Strani giorni , viviamo strani giorni come raccontava Battiato dove siamo costretti a combattere contro un nemico invisibile che ci costringe a stare chiusi in casa e a confrontarci con le nostre paure, con noi stessi e i nostri silenzi. All’improvviso la giostra si è fermata e quel mantra che sin da piccoli ci ripetono Produci Consuma Crepa non funziona più, non ci serve. Siamo costretti a rallentare e a combattere contro la noia e l’apatia dentro giorni tutti uguali che si ripetono a colpi di film e serie tv su Netflix. Chi sembra essere immune e avere particolari anticorpi sono gli artisti abituati per loro stessa natura a trovare nella noia una spinta motrice e creativa. Gli artisti come cantano i Marlene Kuntz passano spesso il tempo così senza utilità quella che piace a voi ma che non serve a noi. E così sembra fare da sempre Maurizio Di Martino, un artista napoletano che ho avuto il piacere di conoscere tanto tempo fa e con il quale ho trascorso una piacevole sera a chiacchierare dei suoi progetti futuri, ovviamente ognuno chiuso nel proprio piccolo spazio vitale. Quella che ho trascritto è un estratto della conversazione durata almeno tre ore.
Antonio: l’ultima volta che ci siamo visti mi hai accennato a una mostra che volevi presentare da Lineadarte Officina Creativa, mi puoi spiegare meglio di che si tratta?Maurizio: Voglio raccontare una storia. Un viaggio nella storia attraverso i secoli sulle dinamiche del mondo. Dinamiche sempre uguali dettate dall’umanità e dal suo mancato proseguimento nell’evoluzione. Siamo sempre gli stessi da troppo tempo ormai. Certo, siamo progrediti tecnologicamente nei secoli, ma non abbiamo fatto nessun sostanziale passo verso il miglioramento dello spirito umano pur sapendo cosa ci unisce e quale strada seguire. Voglio raccontare una percorso, senza un punto d’arrivo, una fine. I visitatori casomai arriveranno a delle possibili conclusioni.

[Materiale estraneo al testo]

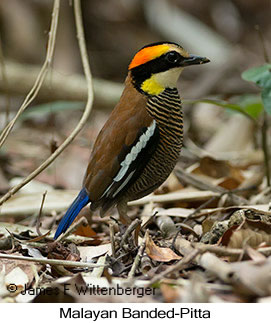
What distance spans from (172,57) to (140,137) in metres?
0.58

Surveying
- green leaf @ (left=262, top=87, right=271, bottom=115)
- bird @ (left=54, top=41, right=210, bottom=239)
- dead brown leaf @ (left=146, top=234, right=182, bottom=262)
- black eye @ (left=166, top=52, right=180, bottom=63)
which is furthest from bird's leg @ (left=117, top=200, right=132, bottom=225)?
green leaf @ (left=262, top=87, right=271, bottom=115)

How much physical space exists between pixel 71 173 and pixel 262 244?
2.90 meters

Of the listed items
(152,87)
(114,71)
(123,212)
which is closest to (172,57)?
(152,87)

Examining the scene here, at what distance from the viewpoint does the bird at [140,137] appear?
143 inches

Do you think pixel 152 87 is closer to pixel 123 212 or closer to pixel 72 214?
pixel 123 212

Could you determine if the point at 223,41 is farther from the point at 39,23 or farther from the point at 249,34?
the point at 39,23

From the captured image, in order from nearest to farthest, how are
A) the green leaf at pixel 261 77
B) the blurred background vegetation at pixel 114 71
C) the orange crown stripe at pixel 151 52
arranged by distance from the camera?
1. the orange crown stripe at pixel 151 52
2. the green leaf at pixel 261 77
3. the blurred background vegetation at pixel 114 71

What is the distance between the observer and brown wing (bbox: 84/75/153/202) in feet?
11.9

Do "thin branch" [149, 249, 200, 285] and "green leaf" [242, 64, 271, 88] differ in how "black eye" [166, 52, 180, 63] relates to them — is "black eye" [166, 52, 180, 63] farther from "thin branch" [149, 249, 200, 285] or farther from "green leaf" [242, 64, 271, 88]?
"thin branch" [149, 249, 200, 285]

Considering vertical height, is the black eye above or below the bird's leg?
above

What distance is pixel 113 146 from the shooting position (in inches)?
143

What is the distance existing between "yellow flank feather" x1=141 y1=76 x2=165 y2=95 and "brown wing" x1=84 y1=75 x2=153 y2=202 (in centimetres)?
13

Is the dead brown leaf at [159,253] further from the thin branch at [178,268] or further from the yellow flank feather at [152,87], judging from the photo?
the yellow flank feather at [152,87]

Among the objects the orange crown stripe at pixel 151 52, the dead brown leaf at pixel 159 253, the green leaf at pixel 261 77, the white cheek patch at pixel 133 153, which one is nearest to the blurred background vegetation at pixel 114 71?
the green leaf at pixel 261 77
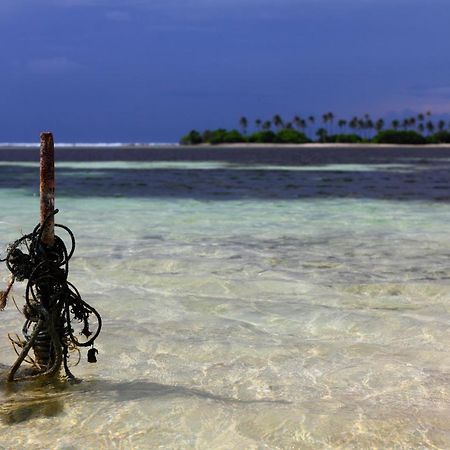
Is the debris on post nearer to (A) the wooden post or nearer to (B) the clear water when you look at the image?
(A) the wooden post

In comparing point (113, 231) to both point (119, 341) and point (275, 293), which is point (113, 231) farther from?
point (119, 341)

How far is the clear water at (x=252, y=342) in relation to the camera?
5.16m

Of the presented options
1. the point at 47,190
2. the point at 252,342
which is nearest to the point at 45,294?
the point at 47,190

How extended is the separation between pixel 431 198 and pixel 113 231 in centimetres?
1377

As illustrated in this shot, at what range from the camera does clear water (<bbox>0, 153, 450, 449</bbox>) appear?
16.9 feet

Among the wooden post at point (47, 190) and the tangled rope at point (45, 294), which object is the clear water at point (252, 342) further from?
the wooden post at point (47, 190)

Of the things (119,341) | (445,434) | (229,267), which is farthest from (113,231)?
(445,434)

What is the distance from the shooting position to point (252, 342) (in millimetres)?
7422

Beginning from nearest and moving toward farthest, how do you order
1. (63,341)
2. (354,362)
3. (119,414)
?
(119,414) → (63,341) → (354,362)

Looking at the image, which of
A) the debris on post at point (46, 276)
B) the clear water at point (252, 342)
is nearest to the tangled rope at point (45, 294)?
the debris on post at point (46, 276)

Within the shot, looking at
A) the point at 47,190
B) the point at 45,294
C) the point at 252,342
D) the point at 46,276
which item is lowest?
the point at 252,342

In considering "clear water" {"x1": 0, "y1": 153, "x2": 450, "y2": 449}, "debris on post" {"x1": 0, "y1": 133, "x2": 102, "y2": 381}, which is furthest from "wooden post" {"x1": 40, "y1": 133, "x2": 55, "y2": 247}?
"clear water" {"x1": 0, "y1": 153, "x2": 450, "y2": 449}

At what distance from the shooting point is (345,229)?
53.7ft

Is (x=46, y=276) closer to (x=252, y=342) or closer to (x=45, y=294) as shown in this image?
(x=45, y=294)
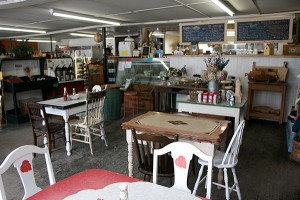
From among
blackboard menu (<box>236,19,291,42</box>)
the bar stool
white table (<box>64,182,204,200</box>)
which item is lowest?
the bar stool

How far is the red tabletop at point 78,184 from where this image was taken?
149 centimetres

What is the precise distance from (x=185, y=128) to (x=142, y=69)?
15.7ft

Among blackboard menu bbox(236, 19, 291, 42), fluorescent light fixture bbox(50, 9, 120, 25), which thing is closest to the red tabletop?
fluorescent light fixture bbox(50, 9, 120, 25)

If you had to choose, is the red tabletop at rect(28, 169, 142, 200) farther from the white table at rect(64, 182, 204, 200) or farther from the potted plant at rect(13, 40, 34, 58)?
the potted plant at rect(13, 40, 34, 58)

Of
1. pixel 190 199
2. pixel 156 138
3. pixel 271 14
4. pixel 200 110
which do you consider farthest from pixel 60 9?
pixel 190 199

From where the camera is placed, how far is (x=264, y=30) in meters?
5.67

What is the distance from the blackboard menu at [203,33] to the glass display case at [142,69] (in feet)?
2.80

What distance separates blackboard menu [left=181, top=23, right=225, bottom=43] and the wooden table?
3918mm

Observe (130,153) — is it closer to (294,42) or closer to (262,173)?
(262,173)

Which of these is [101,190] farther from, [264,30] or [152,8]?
[264,30]

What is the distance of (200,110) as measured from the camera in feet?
12.1

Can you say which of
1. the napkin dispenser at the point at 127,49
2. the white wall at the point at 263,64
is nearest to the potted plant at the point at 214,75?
the white wall at the point at 263,64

Antonio: Costretto in casa, credo che anche tu, come tutti, hai dovuto posticipare e rimandare progetti e impegni. Questo tempo nuovo a disposizione porterà dei cambiamenti nei tuoi piani? Come vivi questa situazione e quanto credi possa influenzare il tuo approccio?
Maurizio: Sono abituato a passare del tempo da solo, non ho avuto grossi cambiamenti in questa situazione. Se mettiamo da parte il dramma del momento con il suo carico di sofferenza e malattia credo che questo isolamento possa essere un’opportunità di crescita per tutti. Sicuramente tutto questo influenzerà il mio lavoro ma senza stravolgere nulla. A me interessa la dinamica imprevista negli accadimenti, è quella che mi stupisce. Tratto temi introspettivi rivolgendo la mia attenzione verso l’esterno. La mia visione delle cose è sempre molto ampia. Racconto fatti esterni che interiorizzo e siccome in questo periodo di isolamento, tutti siamo costretti a casa, paradossalmente questo mi avvicina molto di più a chi osserverà i miei lavori. Addirittura rischierò di essere compreso dal visitatore che troverà maggiore compatibilità con la mia visione.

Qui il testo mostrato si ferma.